We use the Apply helper struct to generate a resulting aspect as the weaving of all the given aspects, and inject it to the base class.

Then ::Type contains the type we needed, and that’s it!

Using the library

The library that implements this idiom provides two tools: the means to obtain the FullType, and the means to build it.

Listing 10 shows a way of obtaining the FullType with an Aspect.

//basic class
template 
   <template <class> class Aspects>
   class Number
{
  typedef Aspects<Number<Aspects>> FullType;
  //...
};

// aspect example
template <class NextAspect>
struct ArithmeticAspect: public NextAspect
{
  typedef typename NextAspect::FullType FullType;
  FullType
     operator+ (const FullType& other) const;
  // ...
};
			
Listing 10

Let’s see a final example, using two of the aspects mentioned before:

  typedef Decorate<Number>::with<ArithmeticAspect,
            LogicalAspect>::Type
			ArithmeticLogicalNumber;

Please note that both solutions presented before expose the same interface so this snippet is equally applicable to them.

C++98 alternative and complete code

The same idea can be implemented using typelists in previous C++ standards, such as C++98.

The complete code of the library and examples both for C++11 and C++98 can be accessed in http://cpp-aop.googlecode.com

Final comments

We think that the solution to the problem exposed in this article could become straightforward by enhancing the language with a reserved keyword to get the full type.

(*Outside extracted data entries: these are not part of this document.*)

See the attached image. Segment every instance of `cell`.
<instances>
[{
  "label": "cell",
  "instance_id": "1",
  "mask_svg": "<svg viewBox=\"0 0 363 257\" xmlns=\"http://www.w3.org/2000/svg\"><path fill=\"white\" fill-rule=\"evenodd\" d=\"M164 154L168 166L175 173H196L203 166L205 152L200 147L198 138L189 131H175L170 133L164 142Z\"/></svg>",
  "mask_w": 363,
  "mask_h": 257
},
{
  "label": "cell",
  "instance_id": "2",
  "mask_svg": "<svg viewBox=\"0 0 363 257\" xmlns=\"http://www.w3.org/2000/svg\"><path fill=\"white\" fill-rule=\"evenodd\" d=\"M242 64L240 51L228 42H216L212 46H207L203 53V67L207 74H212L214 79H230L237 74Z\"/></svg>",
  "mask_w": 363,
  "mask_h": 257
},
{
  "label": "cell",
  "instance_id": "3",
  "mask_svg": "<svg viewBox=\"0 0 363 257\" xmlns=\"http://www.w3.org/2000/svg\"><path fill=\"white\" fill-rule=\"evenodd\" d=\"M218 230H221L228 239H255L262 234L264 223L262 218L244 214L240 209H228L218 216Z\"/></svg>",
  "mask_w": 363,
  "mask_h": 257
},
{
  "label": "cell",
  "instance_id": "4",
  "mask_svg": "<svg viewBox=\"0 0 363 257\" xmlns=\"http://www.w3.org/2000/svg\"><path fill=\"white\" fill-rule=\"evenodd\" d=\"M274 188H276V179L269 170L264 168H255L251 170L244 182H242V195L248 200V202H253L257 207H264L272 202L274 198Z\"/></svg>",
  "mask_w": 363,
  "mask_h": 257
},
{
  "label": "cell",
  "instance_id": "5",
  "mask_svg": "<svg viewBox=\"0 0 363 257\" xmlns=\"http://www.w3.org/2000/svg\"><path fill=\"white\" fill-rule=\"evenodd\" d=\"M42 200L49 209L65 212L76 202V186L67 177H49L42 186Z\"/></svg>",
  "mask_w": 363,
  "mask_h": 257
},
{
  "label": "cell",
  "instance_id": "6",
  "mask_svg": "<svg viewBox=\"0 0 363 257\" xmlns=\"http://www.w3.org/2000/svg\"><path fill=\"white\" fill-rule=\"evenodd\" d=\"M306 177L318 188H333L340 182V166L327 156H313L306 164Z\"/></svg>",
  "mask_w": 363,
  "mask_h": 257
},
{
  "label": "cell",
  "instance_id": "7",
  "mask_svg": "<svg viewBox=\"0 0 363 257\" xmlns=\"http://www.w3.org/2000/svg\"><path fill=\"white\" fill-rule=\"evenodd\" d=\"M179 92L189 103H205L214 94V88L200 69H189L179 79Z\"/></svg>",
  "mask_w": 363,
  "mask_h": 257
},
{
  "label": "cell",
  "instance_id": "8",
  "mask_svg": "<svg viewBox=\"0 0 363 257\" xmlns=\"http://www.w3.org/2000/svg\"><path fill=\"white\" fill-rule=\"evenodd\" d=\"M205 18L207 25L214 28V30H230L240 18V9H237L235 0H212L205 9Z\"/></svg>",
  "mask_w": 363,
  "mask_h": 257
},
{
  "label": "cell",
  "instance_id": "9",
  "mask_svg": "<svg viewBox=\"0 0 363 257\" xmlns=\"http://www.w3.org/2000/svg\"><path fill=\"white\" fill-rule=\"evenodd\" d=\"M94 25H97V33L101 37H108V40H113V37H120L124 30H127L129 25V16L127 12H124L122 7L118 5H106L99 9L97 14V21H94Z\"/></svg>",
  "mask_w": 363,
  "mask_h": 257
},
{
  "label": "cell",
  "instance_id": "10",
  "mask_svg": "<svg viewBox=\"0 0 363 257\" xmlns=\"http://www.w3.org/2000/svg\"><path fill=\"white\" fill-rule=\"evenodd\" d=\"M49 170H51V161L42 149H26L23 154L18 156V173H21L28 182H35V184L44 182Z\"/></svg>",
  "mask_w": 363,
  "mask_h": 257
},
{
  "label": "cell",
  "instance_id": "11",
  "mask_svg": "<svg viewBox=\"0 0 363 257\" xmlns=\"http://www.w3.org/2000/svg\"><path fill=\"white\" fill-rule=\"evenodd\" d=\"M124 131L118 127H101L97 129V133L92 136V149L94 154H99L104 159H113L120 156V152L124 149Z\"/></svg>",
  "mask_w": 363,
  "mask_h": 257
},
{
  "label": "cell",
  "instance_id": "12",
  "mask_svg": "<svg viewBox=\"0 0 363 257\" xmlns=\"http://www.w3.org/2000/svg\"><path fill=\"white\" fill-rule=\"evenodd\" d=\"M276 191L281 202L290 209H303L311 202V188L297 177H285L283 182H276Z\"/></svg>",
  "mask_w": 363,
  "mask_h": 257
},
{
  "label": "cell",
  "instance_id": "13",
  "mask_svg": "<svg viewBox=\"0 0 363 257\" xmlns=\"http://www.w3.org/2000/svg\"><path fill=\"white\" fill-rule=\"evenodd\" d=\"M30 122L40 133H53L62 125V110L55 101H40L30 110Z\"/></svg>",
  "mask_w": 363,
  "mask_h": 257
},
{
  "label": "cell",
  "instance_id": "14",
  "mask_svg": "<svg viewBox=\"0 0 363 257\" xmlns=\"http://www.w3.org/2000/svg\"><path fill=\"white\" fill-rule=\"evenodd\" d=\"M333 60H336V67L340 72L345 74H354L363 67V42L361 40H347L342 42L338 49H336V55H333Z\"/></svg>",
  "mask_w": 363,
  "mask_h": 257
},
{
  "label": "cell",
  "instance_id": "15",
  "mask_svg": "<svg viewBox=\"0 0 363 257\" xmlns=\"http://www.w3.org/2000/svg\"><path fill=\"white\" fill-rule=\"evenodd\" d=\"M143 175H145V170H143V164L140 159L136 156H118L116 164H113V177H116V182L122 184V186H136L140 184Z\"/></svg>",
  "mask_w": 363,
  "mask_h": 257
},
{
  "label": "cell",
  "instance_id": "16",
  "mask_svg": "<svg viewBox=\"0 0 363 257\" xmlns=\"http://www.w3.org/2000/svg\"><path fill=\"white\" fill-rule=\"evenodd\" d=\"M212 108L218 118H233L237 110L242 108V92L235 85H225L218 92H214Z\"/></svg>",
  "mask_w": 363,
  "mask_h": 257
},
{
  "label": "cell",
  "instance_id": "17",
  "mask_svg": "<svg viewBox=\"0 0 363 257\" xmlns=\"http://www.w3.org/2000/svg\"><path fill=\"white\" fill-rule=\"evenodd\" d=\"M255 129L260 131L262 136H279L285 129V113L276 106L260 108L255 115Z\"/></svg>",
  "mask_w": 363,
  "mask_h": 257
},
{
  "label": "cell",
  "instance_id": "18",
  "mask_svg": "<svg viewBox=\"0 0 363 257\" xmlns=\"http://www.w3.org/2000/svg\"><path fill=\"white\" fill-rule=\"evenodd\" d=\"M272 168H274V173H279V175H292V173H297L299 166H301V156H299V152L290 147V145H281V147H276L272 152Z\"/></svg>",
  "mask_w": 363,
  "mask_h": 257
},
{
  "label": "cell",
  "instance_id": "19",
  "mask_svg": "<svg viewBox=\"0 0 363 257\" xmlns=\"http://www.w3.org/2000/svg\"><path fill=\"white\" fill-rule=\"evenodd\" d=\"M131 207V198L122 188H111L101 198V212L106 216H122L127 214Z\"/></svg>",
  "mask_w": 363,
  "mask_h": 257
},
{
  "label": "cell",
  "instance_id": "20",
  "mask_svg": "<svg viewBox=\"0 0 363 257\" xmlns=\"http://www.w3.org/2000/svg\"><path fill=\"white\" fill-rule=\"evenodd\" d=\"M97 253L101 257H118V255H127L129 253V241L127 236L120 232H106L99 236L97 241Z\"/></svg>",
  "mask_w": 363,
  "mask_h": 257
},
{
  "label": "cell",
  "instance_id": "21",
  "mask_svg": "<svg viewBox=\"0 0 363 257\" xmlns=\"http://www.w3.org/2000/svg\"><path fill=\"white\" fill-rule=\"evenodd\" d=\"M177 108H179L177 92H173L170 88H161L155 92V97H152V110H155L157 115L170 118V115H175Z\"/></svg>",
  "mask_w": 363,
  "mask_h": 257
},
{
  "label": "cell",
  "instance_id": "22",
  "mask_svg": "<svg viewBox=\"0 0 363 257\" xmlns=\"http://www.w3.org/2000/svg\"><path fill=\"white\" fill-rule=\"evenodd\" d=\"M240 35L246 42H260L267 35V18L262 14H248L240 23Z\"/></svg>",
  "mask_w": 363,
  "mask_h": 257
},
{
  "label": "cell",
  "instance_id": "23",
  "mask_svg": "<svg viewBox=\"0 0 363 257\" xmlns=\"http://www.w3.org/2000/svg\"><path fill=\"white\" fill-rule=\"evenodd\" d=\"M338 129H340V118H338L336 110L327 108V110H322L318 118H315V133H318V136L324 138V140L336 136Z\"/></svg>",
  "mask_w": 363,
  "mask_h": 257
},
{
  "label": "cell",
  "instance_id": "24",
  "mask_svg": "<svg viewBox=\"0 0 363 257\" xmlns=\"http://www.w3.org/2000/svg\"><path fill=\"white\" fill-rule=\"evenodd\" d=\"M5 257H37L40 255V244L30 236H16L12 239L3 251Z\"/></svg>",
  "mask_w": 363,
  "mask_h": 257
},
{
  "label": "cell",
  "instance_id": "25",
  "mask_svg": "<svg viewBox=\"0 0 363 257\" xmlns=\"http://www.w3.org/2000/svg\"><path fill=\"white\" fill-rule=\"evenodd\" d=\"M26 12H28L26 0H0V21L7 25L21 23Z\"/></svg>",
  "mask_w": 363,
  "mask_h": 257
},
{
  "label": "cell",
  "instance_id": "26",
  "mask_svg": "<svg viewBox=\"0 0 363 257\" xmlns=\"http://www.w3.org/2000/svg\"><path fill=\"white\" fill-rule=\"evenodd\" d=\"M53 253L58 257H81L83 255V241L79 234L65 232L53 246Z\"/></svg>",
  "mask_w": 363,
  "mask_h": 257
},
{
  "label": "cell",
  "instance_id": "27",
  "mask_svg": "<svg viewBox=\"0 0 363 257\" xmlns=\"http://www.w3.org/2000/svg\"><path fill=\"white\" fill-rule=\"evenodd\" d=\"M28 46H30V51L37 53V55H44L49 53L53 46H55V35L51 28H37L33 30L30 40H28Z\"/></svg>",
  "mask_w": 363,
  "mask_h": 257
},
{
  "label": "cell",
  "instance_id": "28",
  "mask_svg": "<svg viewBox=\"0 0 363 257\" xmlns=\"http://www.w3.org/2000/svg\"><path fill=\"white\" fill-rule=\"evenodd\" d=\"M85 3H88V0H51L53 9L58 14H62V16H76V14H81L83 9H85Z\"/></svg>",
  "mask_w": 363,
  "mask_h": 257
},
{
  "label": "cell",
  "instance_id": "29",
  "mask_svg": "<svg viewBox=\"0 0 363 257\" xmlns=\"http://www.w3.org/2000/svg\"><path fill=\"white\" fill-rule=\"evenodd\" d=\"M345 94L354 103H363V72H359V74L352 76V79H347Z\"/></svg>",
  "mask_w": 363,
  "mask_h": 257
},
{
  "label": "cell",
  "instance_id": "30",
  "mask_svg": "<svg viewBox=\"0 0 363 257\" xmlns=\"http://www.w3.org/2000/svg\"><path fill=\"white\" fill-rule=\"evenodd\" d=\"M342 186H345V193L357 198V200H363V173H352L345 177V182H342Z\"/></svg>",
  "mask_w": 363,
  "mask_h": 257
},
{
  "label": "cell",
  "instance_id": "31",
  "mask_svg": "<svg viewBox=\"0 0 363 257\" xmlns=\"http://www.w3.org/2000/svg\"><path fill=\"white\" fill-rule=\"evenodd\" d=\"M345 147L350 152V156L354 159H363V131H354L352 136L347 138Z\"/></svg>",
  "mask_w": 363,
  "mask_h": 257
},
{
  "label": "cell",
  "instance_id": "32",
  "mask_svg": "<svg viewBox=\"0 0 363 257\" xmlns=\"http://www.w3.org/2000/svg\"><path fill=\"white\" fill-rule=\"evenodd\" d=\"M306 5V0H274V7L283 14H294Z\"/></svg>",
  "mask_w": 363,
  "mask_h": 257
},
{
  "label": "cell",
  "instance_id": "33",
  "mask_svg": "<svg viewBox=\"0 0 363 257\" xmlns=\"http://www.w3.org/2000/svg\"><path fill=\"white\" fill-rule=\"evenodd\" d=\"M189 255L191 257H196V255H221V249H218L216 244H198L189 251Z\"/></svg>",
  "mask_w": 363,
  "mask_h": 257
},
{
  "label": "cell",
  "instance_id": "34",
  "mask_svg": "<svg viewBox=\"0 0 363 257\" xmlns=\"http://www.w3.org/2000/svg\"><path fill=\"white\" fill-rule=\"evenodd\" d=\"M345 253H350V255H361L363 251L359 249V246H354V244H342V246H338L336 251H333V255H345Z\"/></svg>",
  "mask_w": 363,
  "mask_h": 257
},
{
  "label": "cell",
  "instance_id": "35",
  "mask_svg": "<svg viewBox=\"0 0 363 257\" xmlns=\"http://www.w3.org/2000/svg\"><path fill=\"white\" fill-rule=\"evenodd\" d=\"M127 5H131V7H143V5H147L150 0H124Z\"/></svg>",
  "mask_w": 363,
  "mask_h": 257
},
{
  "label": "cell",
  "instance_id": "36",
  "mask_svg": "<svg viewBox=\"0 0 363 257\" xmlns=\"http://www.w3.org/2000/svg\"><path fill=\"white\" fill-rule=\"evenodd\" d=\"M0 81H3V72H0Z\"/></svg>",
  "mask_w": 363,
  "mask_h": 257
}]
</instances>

We suggest to consider this problem for the next revision of the language standard.

References

[Abrahams04] Abrahams, David; Gurtovoy, Aleksey. 2004. C++ Template Metaprogramming: Concepts, Tools, and Techniques from Boost and Beyond. Addison-Wesley. ISBN 0-321-22725-5.

[Gregor] Gregor, Douglas; Järvi, Jaako; Powell, Gary. Variadic Templates (Revision 3). [N2080=06-0150]. Programming Language C++. Evolution Working Group.

[Kiczales97] Kiczales, Gregor; John Lamping, Anurag Mendhekar, Chris Maeda, Cristina Lopes, Jean-Marc Loingtier, and John Irwin (1997). ‘Aspect-Oriented Programming’. Proceedings of the European Conference on Object-Oriented Programming, vol.1241. pp. 220–242.

[Reis] Dos Reis, Gabriel; Stroustrup, Bjarne. Template Aliases (Revision 3). [N2258=07-0118]. Programming Language C++. Evolution Working Group.

[Spinczyk05] Spinczyk, Olaf; Lohmann, Daniel; Urban, Matthias. ‘AspectC++: an AOP Extension for C++’. Software Developer’s Journal, pages 68-76, 05/2005.